> AUFGABE: Nennen Sie die vier Teile, in die das besprochene Buch laut der folgenden Rezension gegliedert ist.

> TEXTAUSZUG:
────

Müller irrt zu Wehner

Rezension

Reinhard Müller, Herbert Wehner – Moskau 1937. Hamburger Edition HIS Verlagsges. mbH, Hamburg 2004, 570 S., geb., 35 €.

Herbert Wehner 1946
Herbert Wehner 1946

Den „denunziatorischen Eifer“, den Herbert Wehner (1906-1990) im Jahr 1937 in Moskau an den Tag gelegt habe, versucht Reinhard Müller vom Hamburger Institut für Sozialforschung in diesem Band zu belegen. Dazu will Müller „neue Dokumente aus dem Archiv des ehemaligen KGB“ gefunden haben, mit denen er Wehners „Selbstinszenierung“ und die Wehner-„Hagiographie“ (S. 20) zu widerlegen meint. Das Buch ist in vier Teile gegliedert. Einer 248 Seiten umfassenden Darstellung mit vielen Fußnoten folgen im Anhang 65 Kurzbiographien, 202 Seiten mit 18 Dokumenten sowie 39 Seiten „Konkordanzen und Vergleiche“. Der Band wird abgeschlossen durch ein beeindruckendes Abkürzungsverzeichnis, ein umfangreiches Literaturverzeichnis sowie ein Personenregister. Ein Quellenverzeichnis fehlt.

In 20 weiteren Kapiteln variiert Müller seine im ersten Kapitel „Inszenierte Erinnerung“ aufgestellte These, welche lautet: „Die Verhaftungen, Verurteilungen zu Gulag-Haft und Todesurteile gegen deutsche Emigranten (…) wurden durch Wehners denunziatorischen Eifer mitinitiiert.“ (S. 11) Die 1946 als „Rückprojektion“ entstandenen „Notizen“ Wehners seien dagegen als „geschickt verfertigtes mixtum compositum aus Fakten, Fiktionen und Verdrängungsmustern“ (S. 19) zu verstehen. Dann schildert Müller die Karriere des „jungen Kaders“ in Sachsen und im Berlin der frühen dreißiger Jahre. In der KPD wie später in der SPD sei Wehner geprägt gewesen durch „sublimierende Selbstkasteiung, die freiwillige Unterwerfung und Aufopferung im Dienste der zum Fetisch erhobenen Partei“ (S. 26). Als technischer Sekretär des Politbüros habe Wehner schon 1932 eine Untersuchung gegen den „roten Medienzar“ Münzenberg durchgeführt, ihn „vorgeladen und zu seinen Zigaretten-Unternehmen befragt“ (S. 32). Auf eine Schilderung der innerparteilichen Gruppenkämpfe und oppositionellen Gruppierungen der ersten Hälfte der dreißiger Jahre, folgt Müllers Hinweis, daß Wehner die Beteiligten im Jahre 1937 denunziert habe. In Paris habe Wehner 1936 in Veröffentlichungen, Presseauswertungen und internen Berichten „Trotzkisten“ und deren Verbindungen auch in anderen Exilgruppen wie SAP, ISK, „Neu Beginnen“ u.a. nachgespürt und sich so weiterhin als Experte in „Kaderfragen“ empfohlen und betätigt. Die Auseinandersetzung Wehners mit Ulbricht über die Volksfrontpolitik hat laut Müller in einem Streit über einen „Versöhnungsaufruf“ Ulbrichts bestanden, in dem Wehner lediglich die offizielle Linie der Komintern verfolgt habe (S. 91ff.).

────

> DATENTEIL:

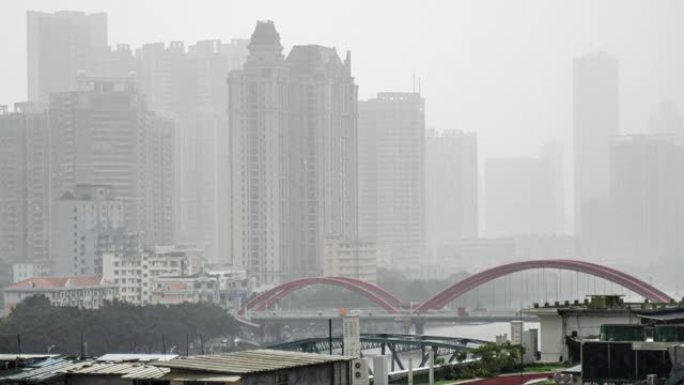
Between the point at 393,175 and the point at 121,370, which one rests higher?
the point at 393,175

────

> ANTWORT ZUR AUFGABE:
- eine Darstellung mit vielen Fußnoten (248 Seiten)
- 65 Kurzbiographien
- 18 Dokumente (202 Seiten)
- „Konkordanzen und Vergleiche“ (39 Seiten)